The session begins with a brief on BIO (Blocking I/O): after a ServerSocket accepts a connection, each read/write blocks the thread, forcing a one‑thread‑per‑socket model that cannot scale to thousands of clients (C10K).

Moving to NIO, the interviewee explains that Java’s NIO package provides a non‑blocking API, allowing a single thread to monitor many sockets via a Selector. Sockets are registered with the selector, and the main thread blocks on Selector.select(). When a socket becomes ready, the selector wakes the thread, which can then retrieve the ready socket and process it.

Delving deeper, the kernel implementation of the classic select() system call is described. The call copies a bitmap of file descriptors (fd_set) from user space to kernel space, scans the set with O(N) complexity, and blocks the calling thread if no socket is ready. The default limit is 1024 descriptors because fd_set is a 1024‑bit bitmap; increasing this limit requires recompiling the kernel.
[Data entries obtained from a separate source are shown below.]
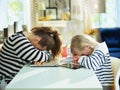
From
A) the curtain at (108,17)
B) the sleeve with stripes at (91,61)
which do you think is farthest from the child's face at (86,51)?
the curtain at (108,17)

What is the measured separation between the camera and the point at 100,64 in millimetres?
2090

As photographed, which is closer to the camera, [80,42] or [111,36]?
[80,42]

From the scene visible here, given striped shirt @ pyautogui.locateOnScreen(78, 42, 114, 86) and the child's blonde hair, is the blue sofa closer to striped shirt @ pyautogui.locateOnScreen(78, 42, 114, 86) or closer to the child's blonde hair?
the child's blonde hair

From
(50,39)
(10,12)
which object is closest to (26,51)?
(50,39)

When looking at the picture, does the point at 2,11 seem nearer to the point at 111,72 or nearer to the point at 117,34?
the point at 117,34

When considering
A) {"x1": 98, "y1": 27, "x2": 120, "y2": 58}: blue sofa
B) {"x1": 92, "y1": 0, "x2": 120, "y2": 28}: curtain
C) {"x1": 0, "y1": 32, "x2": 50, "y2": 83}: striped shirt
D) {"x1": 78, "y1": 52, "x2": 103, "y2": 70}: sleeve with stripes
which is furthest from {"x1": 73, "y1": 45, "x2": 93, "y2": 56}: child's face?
{"x1": 92, "y1": 0, "x2": 120, "y2": 28}: curtain

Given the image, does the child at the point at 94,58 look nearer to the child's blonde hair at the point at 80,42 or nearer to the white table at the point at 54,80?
the child's blonde hair at the point at 80,42

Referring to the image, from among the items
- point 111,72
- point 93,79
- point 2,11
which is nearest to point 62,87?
point 93,79

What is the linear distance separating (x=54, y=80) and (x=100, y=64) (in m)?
0.61

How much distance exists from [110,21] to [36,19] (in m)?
1.78

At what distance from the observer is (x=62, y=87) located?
4.70 feet

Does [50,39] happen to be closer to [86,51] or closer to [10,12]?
[86,51]

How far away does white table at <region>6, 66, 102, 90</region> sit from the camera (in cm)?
143

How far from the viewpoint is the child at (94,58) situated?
203cm
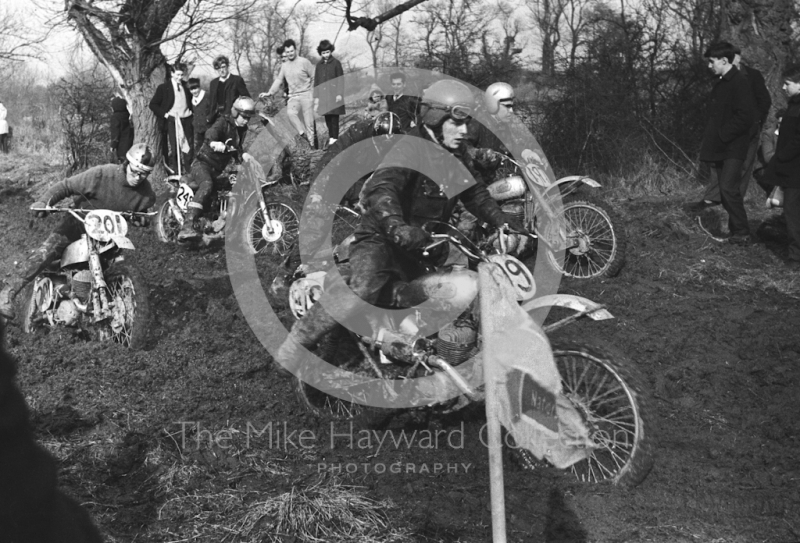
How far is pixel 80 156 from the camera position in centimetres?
1628

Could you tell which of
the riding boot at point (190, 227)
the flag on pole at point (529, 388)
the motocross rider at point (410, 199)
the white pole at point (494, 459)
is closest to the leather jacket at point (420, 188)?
the motocross rider at point (410, 199)

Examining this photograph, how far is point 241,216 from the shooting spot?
1023 centimetres

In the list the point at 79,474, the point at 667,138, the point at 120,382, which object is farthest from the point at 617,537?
the point at 667,138

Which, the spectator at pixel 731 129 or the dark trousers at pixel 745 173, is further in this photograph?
the dark trousers at pixel 745 173

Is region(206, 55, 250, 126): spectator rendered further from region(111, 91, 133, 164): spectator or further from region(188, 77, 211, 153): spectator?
region(111, 91, 133, 164): spectator

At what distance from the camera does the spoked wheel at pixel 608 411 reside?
152 inches

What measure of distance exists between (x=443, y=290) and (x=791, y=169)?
560 cm

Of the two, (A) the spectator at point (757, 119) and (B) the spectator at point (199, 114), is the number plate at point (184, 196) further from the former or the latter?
(A) the spectator at point (757, 119)

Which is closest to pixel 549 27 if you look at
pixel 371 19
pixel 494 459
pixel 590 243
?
pixel 371 19

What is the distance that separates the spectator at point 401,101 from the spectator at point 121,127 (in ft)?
17.4

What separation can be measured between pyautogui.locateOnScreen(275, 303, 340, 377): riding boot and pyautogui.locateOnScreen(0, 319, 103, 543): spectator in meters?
3.59

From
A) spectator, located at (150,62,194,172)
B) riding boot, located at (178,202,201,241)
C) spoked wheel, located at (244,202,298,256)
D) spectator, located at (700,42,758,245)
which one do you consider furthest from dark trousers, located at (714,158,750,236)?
spectator, located at (150,62,194,172)

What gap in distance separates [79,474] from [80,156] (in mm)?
13222

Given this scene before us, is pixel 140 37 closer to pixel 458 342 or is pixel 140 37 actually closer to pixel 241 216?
pixel 241 216
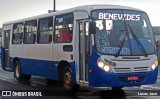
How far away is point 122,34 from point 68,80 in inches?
106

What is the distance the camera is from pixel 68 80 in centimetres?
1399

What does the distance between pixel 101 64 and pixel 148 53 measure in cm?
159

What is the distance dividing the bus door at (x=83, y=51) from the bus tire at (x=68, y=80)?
70 centimetres

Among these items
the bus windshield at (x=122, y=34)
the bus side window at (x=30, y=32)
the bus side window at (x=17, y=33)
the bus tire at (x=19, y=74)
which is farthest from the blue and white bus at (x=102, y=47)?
the bus tire at (x=19, y=74)

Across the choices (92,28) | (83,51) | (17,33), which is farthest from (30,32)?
(92,28)

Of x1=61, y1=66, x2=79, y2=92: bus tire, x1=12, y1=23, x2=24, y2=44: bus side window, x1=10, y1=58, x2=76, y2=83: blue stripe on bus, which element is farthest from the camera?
x1=12, y1=23, x2=24, y2=44: bus side window

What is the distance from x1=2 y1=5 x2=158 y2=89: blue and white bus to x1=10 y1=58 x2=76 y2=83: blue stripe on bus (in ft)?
0.12

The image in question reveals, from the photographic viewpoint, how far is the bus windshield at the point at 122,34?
40.5 feet

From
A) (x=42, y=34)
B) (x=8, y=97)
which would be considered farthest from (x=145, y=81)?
(x=42, y=34)

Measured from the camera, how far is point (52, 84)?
1719 cm

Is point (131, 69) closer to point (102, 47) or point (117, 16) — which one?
point (102, 47)

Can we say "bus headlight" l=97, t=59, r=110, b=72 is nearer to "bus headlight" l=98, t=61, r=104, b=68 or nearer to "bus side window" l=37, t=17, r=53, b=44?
"bus headlight" l=98, t=61, r=104, b=68

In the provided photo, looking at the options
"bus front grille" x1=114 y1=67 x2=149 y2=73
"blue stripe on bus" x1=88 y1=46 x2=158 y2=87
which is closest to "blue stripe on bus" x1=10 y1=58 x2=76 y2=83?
"blue stripe on bus" x1=88 y1=46 x2=158 y2=87

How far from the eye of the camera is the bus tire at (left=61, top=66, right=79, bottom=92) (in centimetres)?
1385
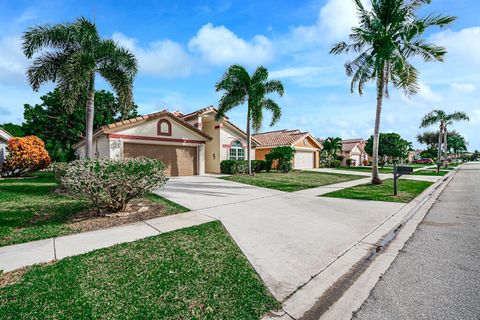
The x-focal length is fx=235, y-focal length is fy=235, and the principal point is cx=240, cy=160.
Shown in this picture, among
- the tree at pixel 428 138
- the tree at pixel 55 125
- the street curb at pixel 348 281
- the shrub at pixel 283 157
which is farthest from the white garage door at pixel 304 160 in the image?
the tree at pixel 428 138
The interview then covers why select() must repeatedly copy the descriptor set and cannot indicate which socket is ready, leading to extra system calls after waking.

Comparing poll() to select(), the only difference is that poll() uses an array of pollfd structures instead of a bitmap, removing the 1024‑descriptor limit but retaining the same performance drawbacks.

To address these drawbacks, epoll was introduced. Epoll stores the monitored sockets in a kernel‑resident data structure (an event‑poll object) created via epoll_create(), which returns an epoll file descriptor (epfd). The object contains two regions: a list of watched socket descriptors and a ready‑list. The epoll_ctl() function adds, modifies, or removes sockets from the watch list, while epoll_wait() blocks until one or more sockets become ready, then copies the ready events into a user‑provided epoll_event array.

Internally, epoll uses a red‑black tree to store the watched sockets, providing O(log N) lookup for add/remove operations. When a socket receives data, the network hardware writes the packet directly to memory via DMA, triggers a hardware interrupt, and the interrupt handler moves the waiting process from the socket’s wait queue to the runnable queue. The subsequent select() or epoll_wait() call then sees the ready flag and returns the ready socket information.

Finally, the interview notes that epoll_wait() can be made non‑blocking by passing a timeout of 0, causing it to return immediately with the current ready list.

Key takeaways: understand BIO’s blocking nature, the non‑blocking design of NIO with selectors, the kernel‑level behavior of select/poll, and how epoll’s event‑driven architecture and red‑black‑tree storage overcome their predecessors’ limitations.